I have been off my bike for almost 2 years and want to get back in shape and am looking for a beginer friendly century in Jan or feb in norcal. Thanks any training hints would be great also thanks


----------



## robwh9 (Sep 2, 2004)

Here's a ride list:

http://www.bbcnet.com/RideCalendar/default.aspx

Foxy's Fall Century and the Riverbank Cheese and Wine Century in October are pretty easy.

As for training you might try a few metric centuries first.


----------



## vontress (Jul 19, 2009)

Foxy is sooner than you wanted but suppose to be pretty easy. I'm doing it with a couple of friends that don't ride all that much anymore either. For training rides you can't beat "Worlds Most Beautiful Bike ride", around Lake Tahoe.
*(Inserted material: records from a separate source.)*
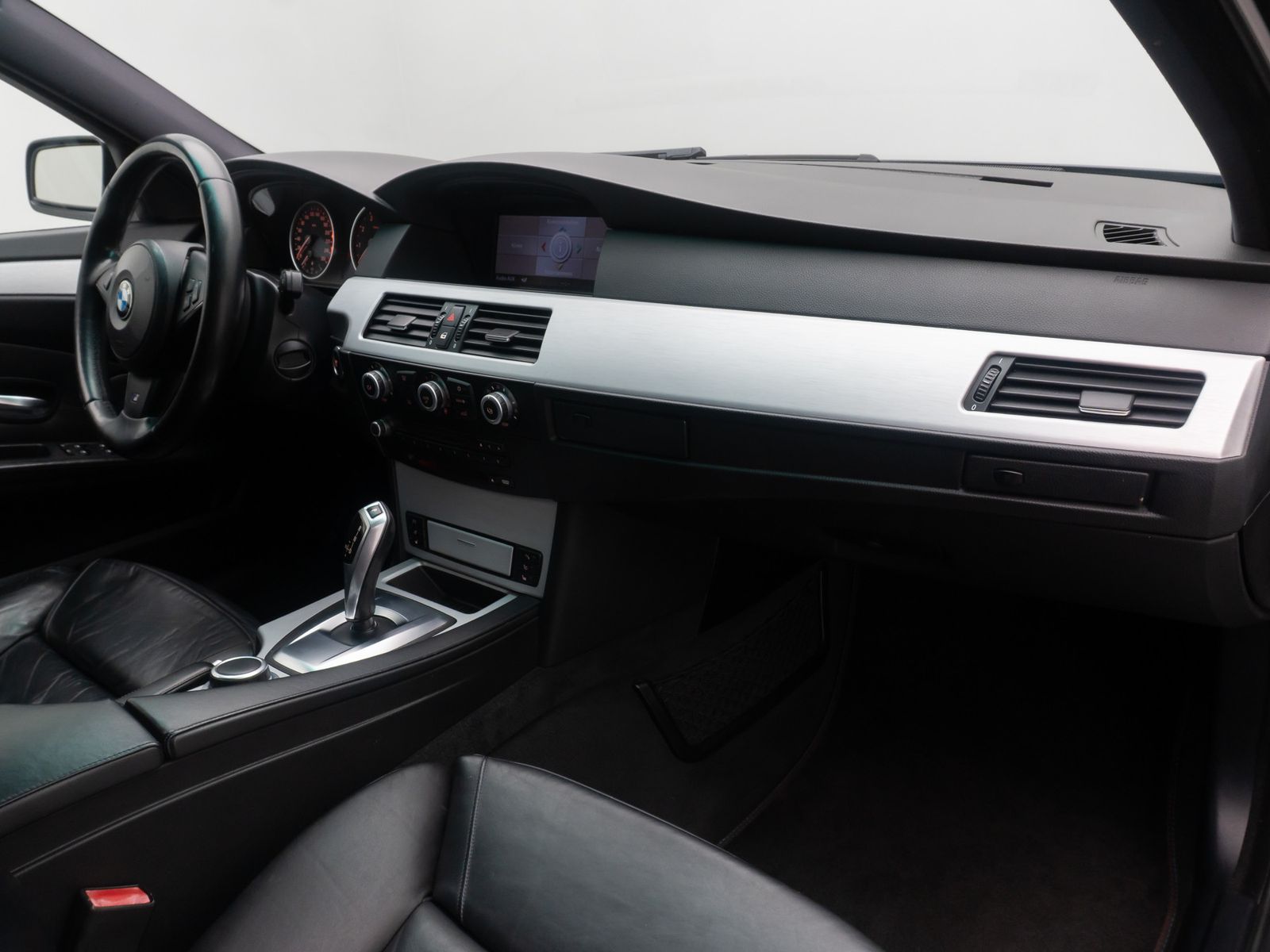 Fahrzeugabbildung BMW 530i M Sport Xenon NaviPro AHK HiFi Memory Leder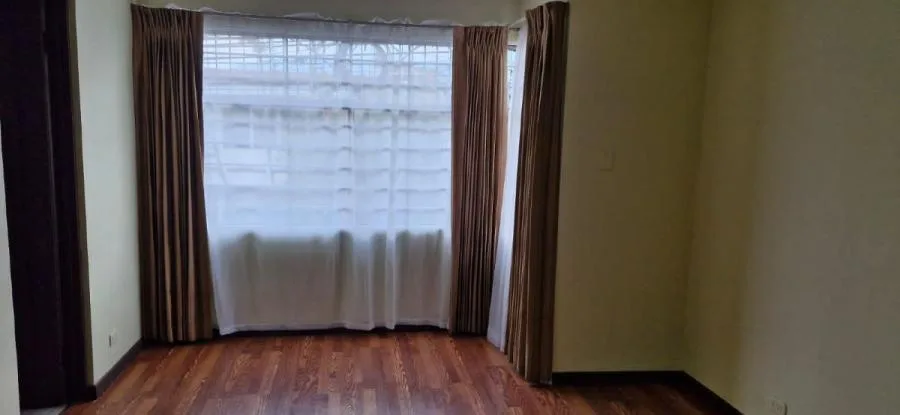 Venta de casa con uso mixto en Sabana Sur, San José $200.000  $NE001 - Venta en San José — photo 5
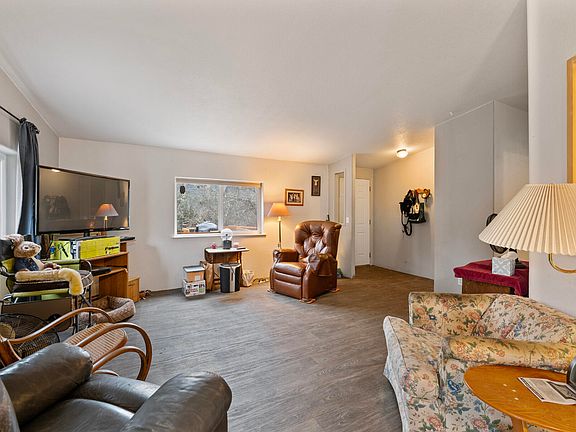 5th image of 4794 Foothill Blvd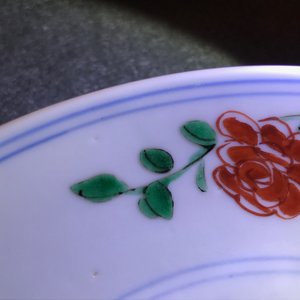 Een Chinees famille verte bord met swastika, Shou-karakters en lotusbloemen, Chenghua merk, Kangxi — foto 7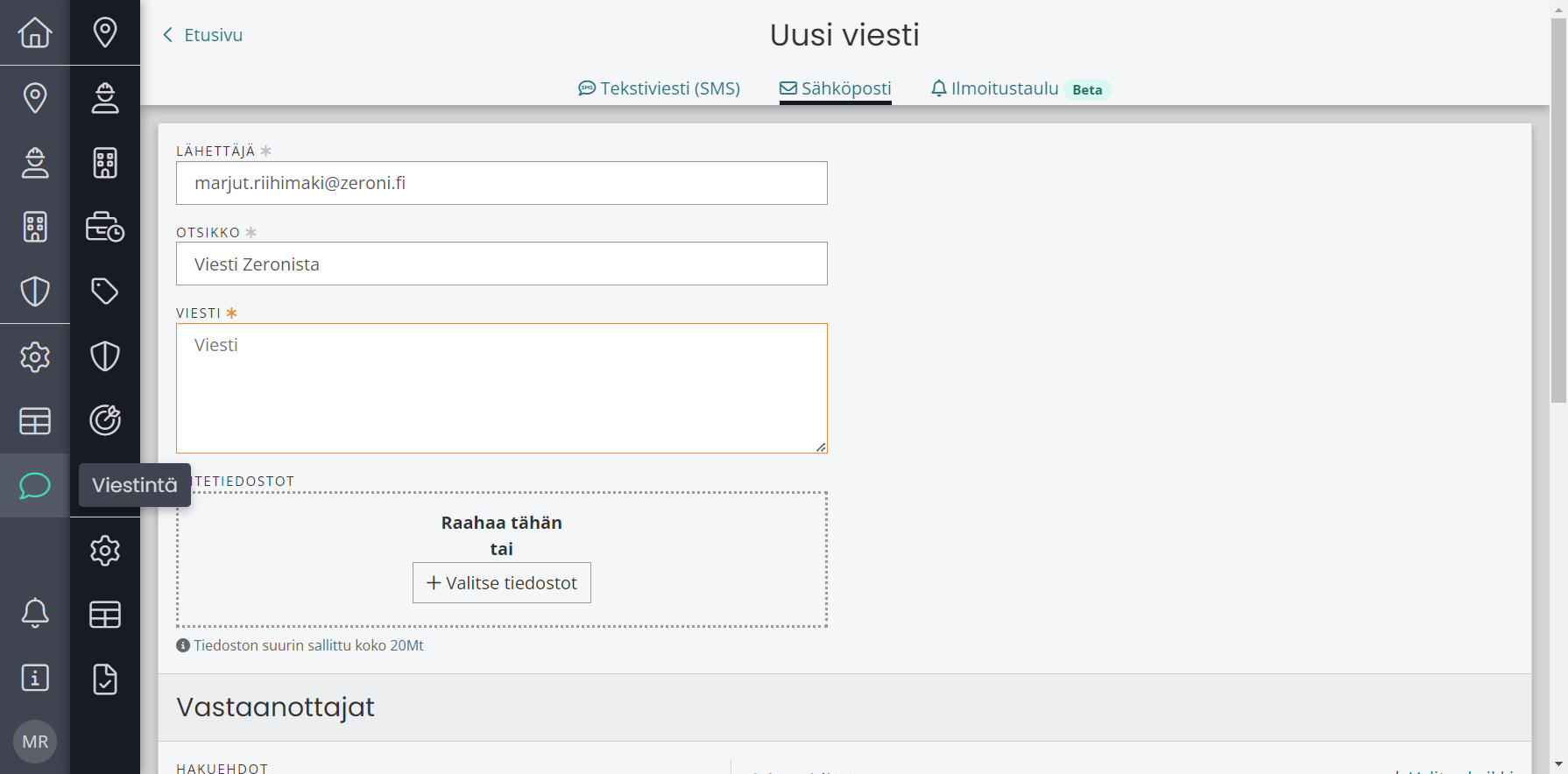 Valitse yritystason valikosta "Viestintä"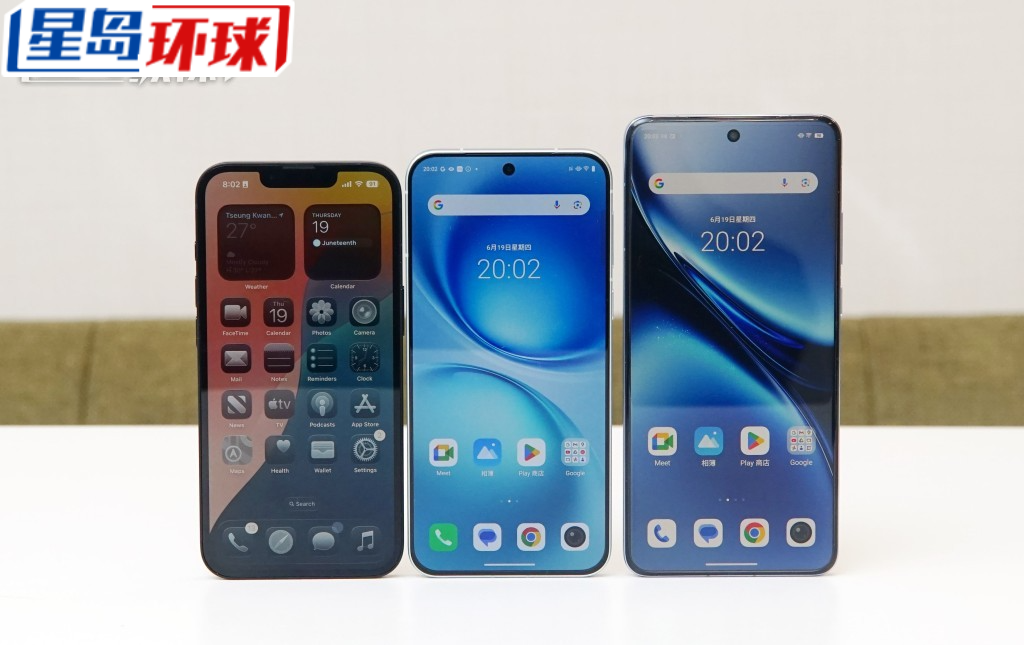 6.31吋的X200 FE（中）机身比6.78吋的X200 Pro（右）短小一截，屏幕则比iPhone 16e（左）的6.1吋大一点。.jpg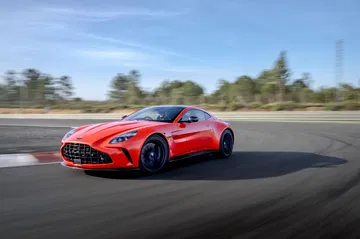 El Aston Martin Vantage 2024 en acción, exaltando elegancia y potencia.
It's easy as far as elevation change and you can do the 35 or 72 miler.


----------



## robwh9 (Sep 2, 2004)

Foxy's and Riverbank have metric century options, although I think they skip the good parts.

In regards to the ride list, check back in a few months to see if rides are added for January and February.


----------



## Scott speedster (Aug 15, 2010)

Thanks for the advice.... will check back....


----------



## rzims (Nov 15, 2005)

There's a fun metric in November in Lodi - yes, I know it's earlier than you hoped but would be good training.
It's well supported and completely flat
http://www.deltavelo.com/giro_d_vino.html


----------